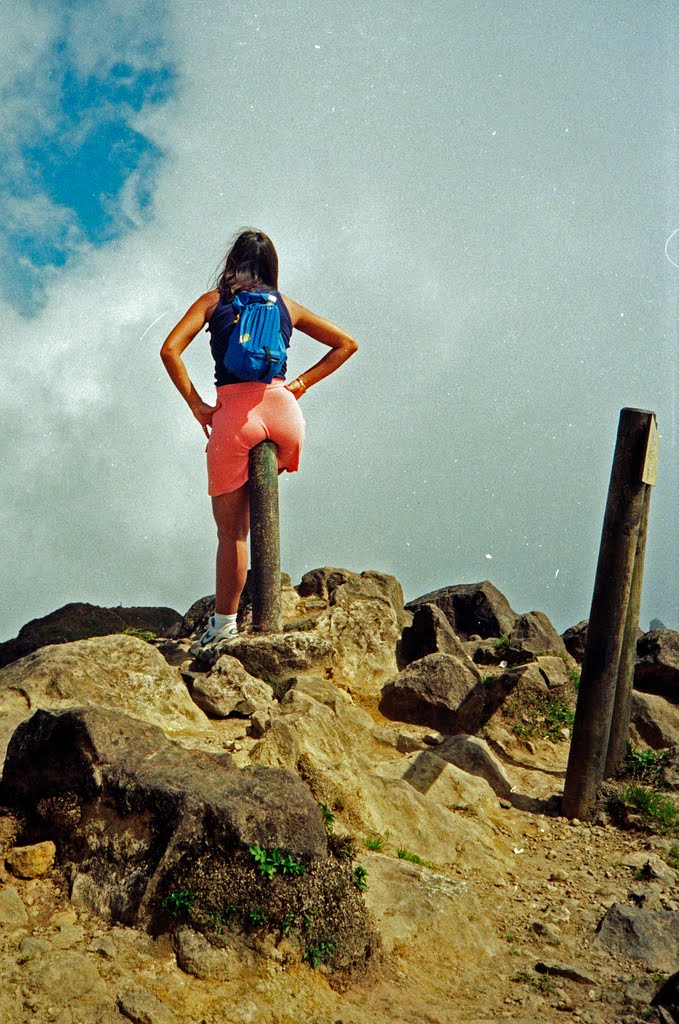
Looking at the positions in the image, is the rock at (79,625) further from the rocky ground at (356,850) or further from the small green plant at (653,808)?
the small green plant at (653,808)

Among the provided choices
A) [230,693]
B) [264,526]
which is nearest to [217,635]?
[264,526]

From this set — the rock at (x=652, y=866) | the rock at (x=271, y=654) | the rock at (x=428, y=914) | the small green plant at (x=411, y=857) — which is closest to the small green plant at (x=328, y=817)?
the rock at (x=428, y=914)

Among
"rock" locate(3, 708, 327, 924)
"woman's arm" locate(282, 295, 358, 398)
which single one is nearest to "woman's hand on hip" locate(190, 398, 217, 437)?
"woman's arm" locate(282, 295, 358, 398)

◇ ◇ ◇ ◇ ◇ ◇ ◇

■ Prompt
Turn every line of the data above into a JSON list of strings, one string per line. Skip blank lines and omit the pictures.

■ The completed task
[
  "Looking at the positions in the image, is the rock at (79,625) further from the rocky ground at (356,850) or further from the small green plant at (653,808)?",
  "the small green plant at (653,808)",
  "Among the provided choices",
  "A) [230,693]",
  "B) [264,526]",
  "which is nearest to [217,635]?",
  "[264,526]",
  "From this set — the rock at (x=652, y=866) | the rock at (x=271, y=654) | the rock at (x=428, y=914) | the small green plant at (x=411, y=857) — which is closest to the small green plant at (x=328, y=817)?",
  "the rock at (x=428, y=914)",
  "Among",
  "\"rock\" locate(3, 708, 327, 924)",
  "\"woman's arm\" locate(282, 295, 358, 398)",
  "which single one is nearest to \"woman's hand on hip\" locate(190, 398, 217, 437)?",
  "\"woman's arm\" locate(282, 295, 358, 398)"
]